(Saved entries)

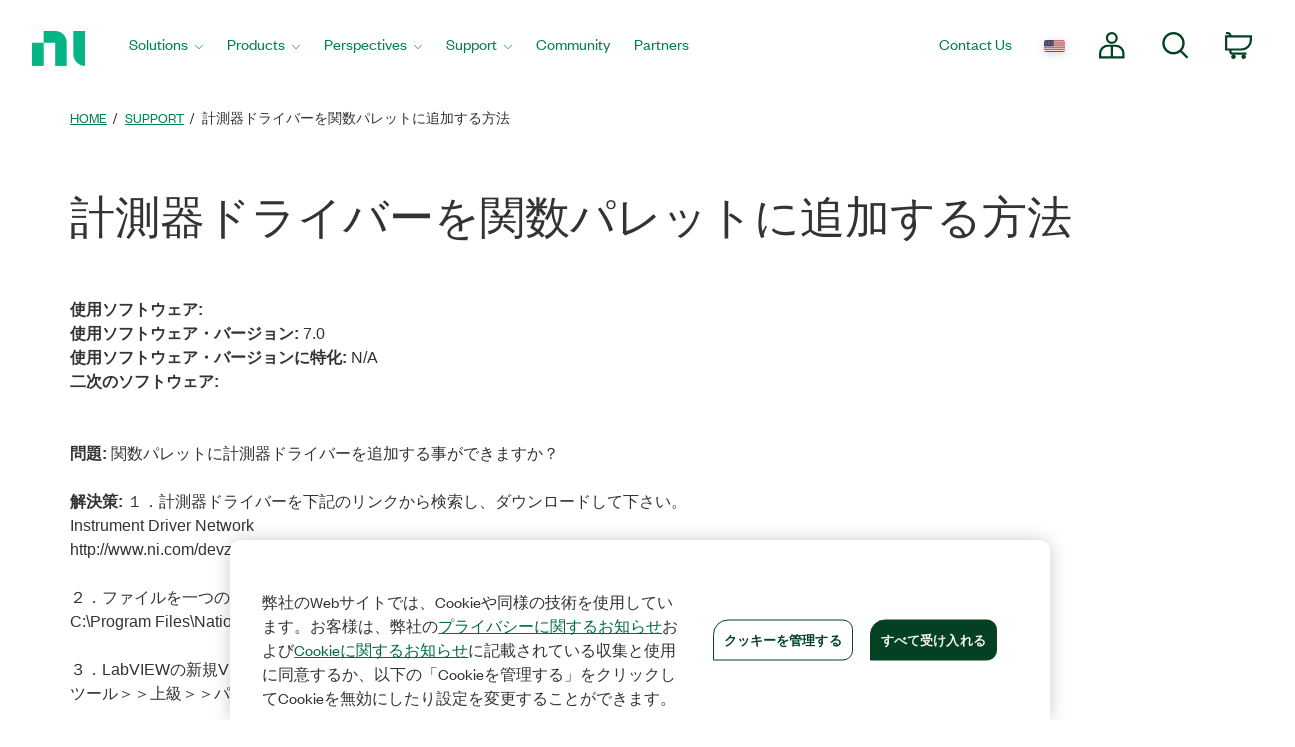

--- FILE ---
content_type: application/x-javascript;charset=utf-8
request_url: https://smetrics.ni.com/id?d_visid_ver=5.5.0&d_fieldgroup=A&mcorgid=B3902DB45388D9620A490D4C%40AdobeOrg&mid=69771938204171246591289422316074572087&ts=1769025917811
body_size: -45
content:
{"mid":"69771938204171246591289422316074572087"}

Exercise requirements => Word for word, restate the records above and drop the pictures.

Final answer =>
--- FILE ---
content_type: application/x-javascript;charset=utf-8
request_url: https://smetrics.ni.com/id?d_visid_ver=5.5.0&d_fieldgroup=A&mcorgid=B3902DB45388D9620A490D4C%40AdobeOrg&mid=69771938204171246591289422316074572087&ts=1769025917811
body_size: -45
content:
{"mid":"69771938204171246591289422316074572087"}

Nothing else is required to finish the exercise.